A decade later, the behemoth has become the endangered species. In the first quarter of 2009, both Barnes & Noble and its principal U.S. superstore rival, Borders Group, closed stores, reduced expansion plans, replaced key management and laid off thousands of workers. In March, Borders had to agree to a reverse stock split to keep from being delisted on the New York Stock Exchange.

“Bookstores are in danger of becoming dinosaurs if they don’t pay attention and respond to consumer changes,” says Ken Nisch, chairman of JGA Inc. (Southfield, Mich.), which has done consulting and design work for Borders. “There are fewer and fewer books in bookstores, just as there are fewer CDs in music stores and fewer DVDs in movie rental stores.”

The cause: a proliferation of new media that are replacing the printed page in people’s lives. More and more people today read their newspapers on the Internet and download their reading materials onto Blackberries and iPhones. So two months ago, to get into the game, Barnes & Noble paid $15.7 million to buy Fictionwise, an online retailer of electronic books.

It’s not the first time the superstore chains have had to peer into a future being reshaped by technology. In the 1990s, Amazon.com changed the face of book retailing when it began selling books online. Today, the technology that threatens bricks-and-mortar bookselling is the dissemination of digital books and other electronic reading devices. And once again it’s Amazon, which makes and sells the Kindle electronic book reader. Sony also sells a version, but the Kindle reader doesn’t need to be connected to a computer. Rather, users can purchase books right on the device, which downloads them over a wireless network. At press time, Amazon reported it had 230,000 titles for sale in the Kindle format, many of them exclusive to Amazon.

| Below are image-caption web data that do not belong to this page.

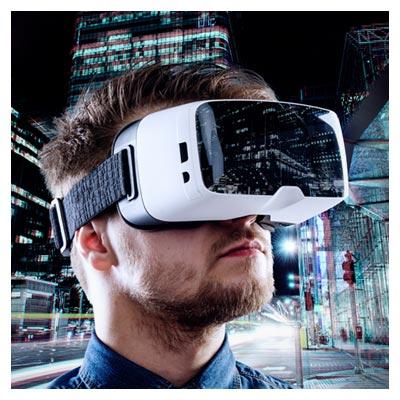 عکس رایگان و با کیفیت از مردی با عینک واقعیت مجازی در شهر (jpg)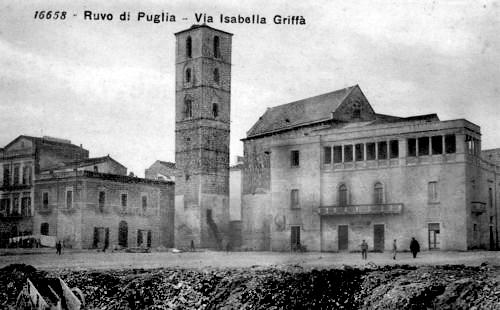 Ruvo di Puglia (Ba), Via Isabella Griffi dopo la ricostruzione del palazzo vescovile. Si intravedono le scalette per l'accesso al campanile.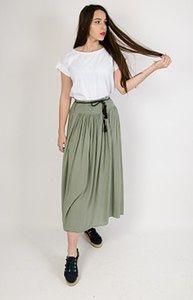 Zielona długa spódnica z szerokim pasem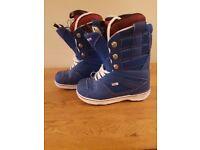 Vans 'Andreas Wiig' Snowboard Boots UK size 8
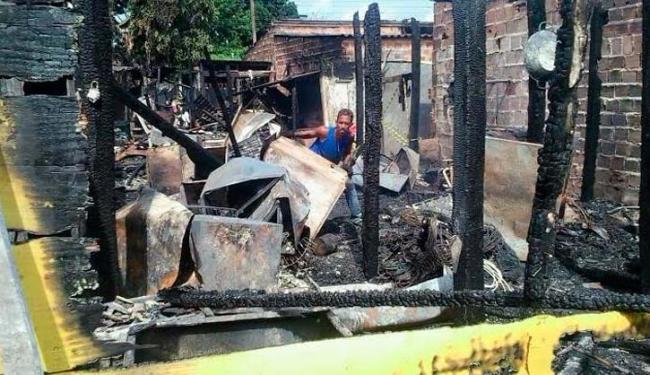Fogo que atingiu os imóveis foi provocado por criminosos - Foto: Joá Souza | Ag. A TARDE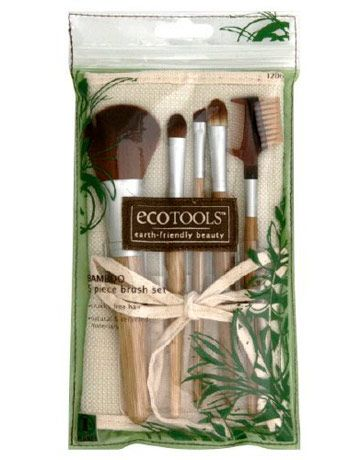 Cruelty Free Makeup Brush Set, I have these and they are far superior to brushes made from animal fur.
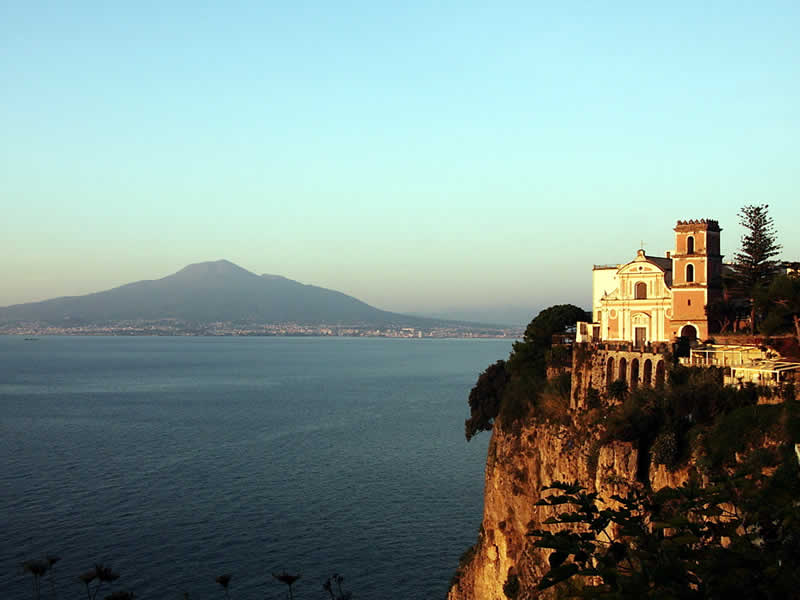 Vico Equense: Sorrento tour guide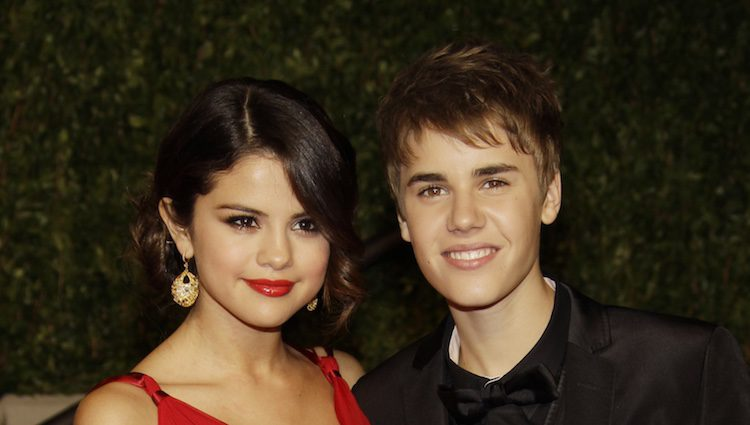 Justin Bieber y Selena Gomez confirman su noviazgo en una fiesta tras los Oscar 2011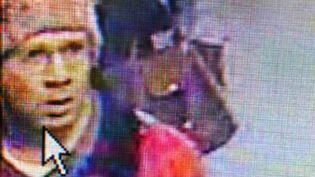 Abdelhakim Dekhar, soupçonné d'être le tireur de Paris, le 18 novembre 2013, sur les images de vidéosurveillance du métro parisien. (HO / PREFECTURE DE POLICE DE PARIS)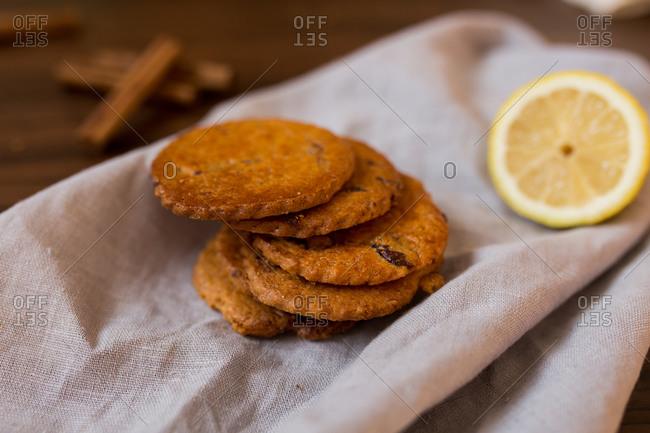 Died fruit cookies by a lemon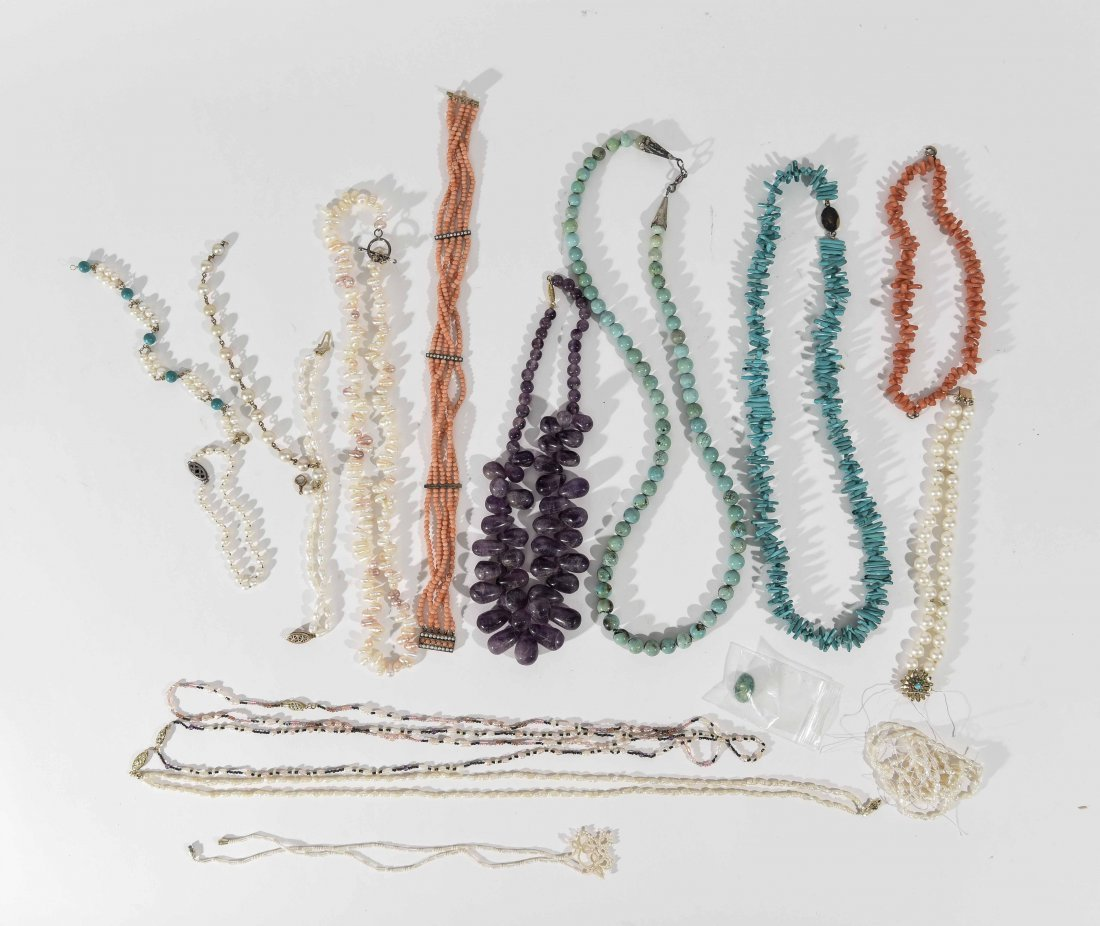 GROUPING OF NATURAL STONE & PEARL JEWELRY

Fictionwise is expected to help Barnes & Noble compete with Amazon and others in the digital world. But where does that leave all those stores? Even with cutbacks, the two major retailers operate nearly 2000 units in the U.S. Those stores began undergoing major changes when book sales started flattening out in the last decade. Comfortable lounge chairs and reading tables were installed to give stores the feel and utility of libraries. Full-service coffee counters, often franchised by brand names such as Starbucks and Caribou, made them places to gather, socialize and spend an afternoon. Public spaces and private rooms were introduced to make the stores educational, entertainment or public-service venues. But the market keeps changing and more reinvention will be necessary.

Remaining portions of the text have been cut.